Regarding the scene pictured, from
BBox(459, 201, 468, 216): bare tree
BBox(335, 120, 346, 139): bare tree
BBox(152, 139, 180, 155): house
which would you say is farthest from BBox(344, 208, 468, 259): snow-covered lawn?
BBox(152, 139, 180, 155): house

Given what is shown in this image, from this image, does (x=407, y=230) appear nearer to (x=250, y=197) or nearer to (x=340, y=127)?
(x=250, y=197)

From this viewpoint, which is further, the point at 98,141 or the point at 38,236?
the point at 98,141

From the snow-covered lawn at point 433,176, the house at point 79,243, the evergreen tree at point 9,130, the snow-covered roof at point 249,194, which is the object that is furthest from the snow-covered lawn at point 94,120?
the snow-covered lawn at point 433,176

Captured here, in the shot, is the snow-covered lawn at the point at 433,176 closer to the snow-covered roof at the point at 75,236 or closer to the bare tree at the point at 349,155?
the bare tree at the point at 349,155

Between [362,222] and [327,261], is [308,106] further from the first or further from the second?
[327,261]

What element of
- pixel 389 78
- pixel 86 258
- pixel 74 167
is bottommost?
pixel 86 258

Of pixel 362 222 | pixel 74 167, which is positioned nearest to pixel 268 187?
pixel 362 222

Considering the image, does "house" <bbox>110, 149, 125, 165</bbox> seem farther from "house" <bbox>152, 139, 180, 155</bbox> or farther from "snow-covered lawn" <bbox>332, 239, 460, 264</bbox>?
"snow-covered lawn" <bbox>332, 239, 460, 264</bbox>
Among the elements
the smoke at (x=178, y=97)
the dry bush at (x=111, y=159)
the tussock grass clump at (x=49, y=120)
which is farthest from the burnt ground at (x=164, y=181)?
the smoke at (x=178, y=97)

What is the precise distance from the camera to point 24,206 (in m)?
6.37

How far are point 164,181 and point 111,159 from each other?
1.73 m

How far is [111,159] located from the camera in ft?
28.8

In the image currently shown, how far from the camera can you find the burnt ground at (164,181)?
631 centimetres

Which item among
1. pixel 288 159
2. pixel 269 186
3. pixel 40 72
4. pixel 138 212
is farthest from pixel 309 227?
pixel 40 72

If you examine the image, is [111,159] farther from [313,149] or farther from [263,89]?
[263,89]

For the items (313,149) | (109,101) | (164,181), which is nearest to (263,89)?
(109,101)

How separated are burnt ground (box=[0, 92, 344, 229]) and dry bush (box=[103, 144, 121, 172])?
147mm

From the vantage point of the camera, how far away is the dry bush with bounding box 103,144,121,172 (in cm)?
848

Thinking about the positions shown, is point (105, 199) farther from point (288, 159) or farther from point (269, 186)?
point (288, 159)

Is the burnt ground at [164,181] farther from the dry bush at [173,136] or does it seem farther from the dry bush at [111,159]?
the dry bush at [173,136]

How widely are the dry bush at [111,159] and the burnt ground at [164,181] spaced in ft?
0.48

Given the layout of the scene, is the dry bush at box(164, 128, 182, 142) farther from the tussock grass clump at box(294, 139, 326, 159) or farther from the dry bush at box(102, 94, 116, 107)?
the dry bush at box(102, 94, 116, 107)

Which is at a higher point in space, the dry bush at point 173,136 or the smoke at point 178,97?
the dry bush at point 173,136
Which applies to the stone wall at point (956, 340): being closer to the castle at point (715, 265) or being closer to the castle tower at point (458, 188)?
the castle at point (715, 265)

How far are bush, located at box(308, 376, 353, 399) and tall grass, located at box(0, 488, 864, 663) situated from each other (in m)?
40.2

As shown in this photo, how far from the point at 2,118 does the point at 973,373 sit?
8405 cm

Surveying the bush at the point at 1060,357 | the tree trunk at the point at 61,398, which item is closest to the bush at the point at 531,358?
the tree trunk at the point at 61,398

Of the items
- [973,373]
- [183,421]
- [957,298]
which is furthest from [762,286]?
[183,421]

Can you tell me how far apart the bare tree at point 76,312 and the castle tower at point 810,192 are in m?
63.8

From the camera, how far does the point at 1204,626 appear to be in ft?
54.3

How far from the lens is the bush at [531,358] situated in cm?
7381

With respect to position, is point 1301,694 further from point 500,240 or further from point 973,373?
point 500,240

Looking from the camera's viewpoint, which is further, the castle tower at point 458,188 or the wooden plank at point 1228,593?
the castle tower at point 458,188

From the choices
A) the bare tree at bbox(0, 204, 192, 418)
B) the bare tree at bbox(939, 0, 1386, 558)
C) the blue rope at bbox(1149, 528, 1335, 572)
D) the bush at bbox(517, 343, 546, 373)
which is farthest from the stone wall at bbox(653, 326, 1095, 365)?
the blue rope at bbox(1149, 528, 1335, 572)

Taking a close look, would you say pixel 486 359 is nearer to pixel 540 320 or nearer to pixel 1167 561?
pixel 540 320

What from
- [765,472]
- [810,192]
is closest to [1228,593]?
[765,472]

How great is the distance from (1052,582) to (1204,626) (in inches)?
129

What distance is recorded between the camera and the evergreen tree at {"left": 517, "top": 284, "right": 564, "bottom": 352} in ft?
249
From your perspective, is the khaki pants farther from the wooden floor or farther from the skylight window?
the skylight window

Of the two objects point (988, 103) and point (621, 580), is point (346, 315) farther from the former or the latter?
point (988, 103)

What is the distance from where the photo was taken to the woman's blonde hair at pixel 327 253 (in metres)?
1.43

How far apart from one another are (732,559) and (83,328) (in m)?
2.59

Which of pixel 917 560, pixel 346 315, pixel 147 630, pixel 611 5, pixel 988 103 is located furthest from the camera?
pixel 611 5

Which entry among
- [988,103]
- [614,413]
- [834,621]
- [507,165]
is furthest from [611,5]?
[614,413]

**Task instructions:**
Every record above must be duplicated exactly.

**Solution to this exercise:**
Regarding the scene pictured, from
BBox(459, 201, 468, 216): bare tree
BBox(335, 120, 346, 139): bare tree
BBox(152, 139, 180, 155): house
which would you say is farthest from BBox(344, 208, 468, 259): snow-covered lawn?
BBox(152, 139, 180, 155): house

Given what is shown in this image, from this image, does (x=407, y=230) appear nearer to (x=250, y=197) or nearer to (x=340, y=127)?
(x=250, y=197)

From this viewpoint, which is further, the point at 98,141 or the point at 38,236?
the point at 98,141

From the snow-covered lawn at point 433,176, the house at point 79,243, the evergreen tree at point 9,130, the snow-covered roof at point 249,194, which is the object that is furthest from the snow-covered lawn at point 94,120?
the snow-covered lawn at point 433,176

Captured here, in the shot, is the snow-covered lawn at the point at 433,176 closer to the snow-covered roof at the point at 75,236 or closer to the bare tree at the point at 349,155?
the bare tree at the point at 349,155

Between [362,222] and [327,261], is [308,106] further from the first or further from the second?
[327,261]

What element of
- pixel 389 78
- pixel 86 258
- pixel 74 167
is bottommost?
pixel 86 258

Of pixel 362 222 | pixel 74 167, which is positioned nearest to pixel 268 187?
pixel 362 222

Considering the image, does "house" <bbox>110, 149, 125, 165</bbox> seem farther from "house" <bbox>152, 139, 180, 155</bbox> or farther from "snow-covered lawn" <bbox>332, 239, 460, 264</bbox>?
"snow-covered lawn" <bbox>332, 239, 460, 264</bbox>
Among the elements
the smoke at (x=178, y=97)
the dry bush at (x=111, y=159)
the tussock grass clump at (x=49, y=120)
which is farthest from the burnt ground at (x=164, y=181)?
the smoke at (x=178, y=97)

What is the precise distance from the camera to point 24,206 (in m)?
6.37

How far are point 164,181 and point 111,159 from each other?
1.73 m

How far is [111,159] located from the camera in ft?
28.8

In the image currently shown, how far from the camera can you find the burnt ground at (164,181)?
631 centimetres

Which item among
1. pixel 288 159
2. pixel 269 186
3. pixel 40 72
4. pixel 138 212
is farthest from pixel 309 227?
pixel 40 72

If you examine the image, is [111,159] farther from [313,149] or farther from [263,89]?
[263,89]

For the items (313,149) | (109,101) | (164,181), which is nearest to (263,89)?
(109,101)

How separated are burnt ground (box=[0, 92, 344, 229]) and dry bush (box=[103, 144, 121, 172])?
147mm

From the vantage point of the camera, how far away is the dry bush with bounding box 103,144,121,172 (in cm)?
848

Thinking about the positions shown, is point (105, 199) farther from point (288, 159) or farther from point (269, 186)?
point (288, 159)

Is the burnt ground at [164,181] farther from the dry bush at [173,136] or does it seem farther from the dry bush at [111,159]?
the dry bush at [173,136]

How widely are the dry bush at [111,159] and the burnt ground at [164,181] spaced in ft?
0.48

Given the layout of the scene, is the dry bush at box(164, 128, 182, 142) farther from the tussock grass clump at box(294, 139, 326, 159) or farther from the dry bush at box(102, 94, 116, 107)?
the dry bush at box(102, 94, 116, 107)

Which is at a higher point in space, the dry bush at point 173,136 or the smoke at point 178,97?
the dry bush at point 173,136
Which applies to the stone wall at point (956, 340): being closer to the castle at point (715, 265) or being closer to the castle tower at point (458, 188)?
the castle at point (715, 265)

How far are bush, located at box(308, 376, 353, 399) and tall grass, located at box(0, 488, 864, 663) situated from each other (in m)?
40.2

As shown in this photo, how far from the point at 2,118 does the point at 973,373 sit?
8405 cm

Surveying the bush at the point at 1060,357 | the tree trunk at the point at 61,398, which item is closest to the bush at the point at 531,358?
the tree trunk at the point at 61,398

Of the items
- [973,373]
- [183,421]
- [957,298]
which is furthest from [762,286]?
[183,421]

Can you tell me how far apart the bare tree at point 76,312 and the castle tower at point 810,192 are in m?
63.8

From the camera, how far does the point at 1204,626 appear to be in ft?
54.3

How far from the lens is the bush at [531,358] situated in cm?
7381

With respect to position, is point 1301,694 further from point 500,240 or further from point 973,373?
point 500,240

Looking from the camera's viewpoint, which is further, the castle tower at point 458,188 or the wooden plank at point 1228,593?
the castle tower at point 458,188

From the choices
A) the bare tree at bbox(0, 204, 192, 418)
B) the bare tree at bbox(939, 0, 1386, 558)
C) the blue rope at bbox(1149, 528, 1335, 572)
D) the bush at bbox(517, 343, 546, 373)
which is farthest from the stone wall at bbox(653, 326, 1095, 365)?
the blue rope at bbox(1149, 528, 1335, 572)

Taking a close look, would you say pixel 486 359 is nearer to pixel 540 320 or nearer to pixel 1167 561?
pixel 540 320

What from
- [765,472]
- [810,192]
is closest to [1228,593]?
[765,472]

How great is the distance from (1052,582) to (1204,626) (in inches)?
129

What distance is recorded between the camera and the evergreen tree at {"left": 517, "top": 284, "right": 564, "bottom": 352} in ft?
249
From your perspective, is the khaki pants farther from the wooden floor or farther from the skylight window?
the skylight window

Of the two objects point (988, 103) and point (621, 580), is point (346, 315) farther from the former or the latter?
point (988, 103)

What is the distance from where the photo was taken to the woman's blonde hair at pixel 327 253 (in metres)?
1.43

How far apart from one another are (732,559) and (83,328) (in m)?
2.59

Which of pixel 917 560, pixel 346 315, pixel 147 630, pixel 611 5, pixel 988 103 is located furthest from the camera?
pixel 611 5

Which entry among
- [988,103]
- [614,413]
- [834,621]
- [507,165]
is furthest from [611,5]?
[614,413]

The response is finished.